Blog

Machine Learning Q&A Session

We continue our Q&A sessions about Machine Learning. Let’s start with the following questions: 


- We fund commodity transactions for our clients. How can we estimate financial risks of involvement in specific transactions?

- Different machine learning models can be used for this purpose. ML model will depend on the size of your marked dataset:
  • Logistic regression / LDA / SVM if there are too little records (<1000);
  • Decision tree if there are some records (1000-5000);
  • Gradient Boosting Trees (GBT) if there is enough data (10000+ records)
  • Other models like kNN, Naive Bayes Classifier can be used as well. They change the issue core a bit, but they can provide business with more valuable results.
  • If some classification errors are much more important than the others, class weights can be used to tune prediction thresholds as well as to consider different classes' importance.
  • Some of the aforementioned models can also calculate features importance.

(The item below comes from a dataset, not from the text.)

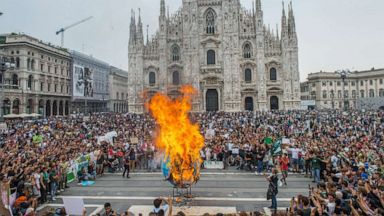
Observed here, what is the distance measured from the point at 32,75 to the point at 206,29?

- How can we explore our audience?

- ML can give you an opportunity to see which groups your clients consist of. Or you can cluster transactions to see which transactions are the biggest part of  your portfolio:
  • Text encoding (TF-IDF, One-hot-encoder)
  • Text embeddings (GloVe etc)
  • Clusterization (DBSCAN, K-Means, K-Medoids, Hierarchical)

- Can we structure form output if a client fills a form with some text fields?

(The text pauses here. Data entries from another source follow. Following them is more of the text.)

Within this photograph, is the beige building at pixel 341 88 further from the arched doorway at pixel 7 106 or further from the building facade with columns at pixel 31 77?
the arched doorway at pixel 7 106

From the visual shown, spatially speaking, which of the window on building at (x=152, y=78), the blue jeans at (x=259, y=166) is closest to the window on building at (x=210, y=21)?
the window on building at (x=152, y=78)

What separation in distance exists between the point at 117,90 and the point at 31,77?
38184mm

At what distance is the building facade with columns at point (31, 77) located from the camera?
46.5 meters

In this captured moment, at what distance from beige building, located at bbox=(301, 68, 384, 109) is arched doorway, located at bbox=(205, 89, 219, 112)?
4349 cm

- Sure. Text standardization allows to extract meaningful data from unstructured text input fields. The following techniques can be used:
  • Named Entity Recognition (NER) extracts certain types of data from input. Basic NER models extract names, phone numbers, location, prices, etc
  • Custom Entity detection via spaCy / DeepPavlov can be trained to extract specific entities: datacenter name, item description, commodity article, intent to action.
  • Extracted structural data is useful both for analytics and as input to another processes or models.

- Is it possible to search for similar transactions?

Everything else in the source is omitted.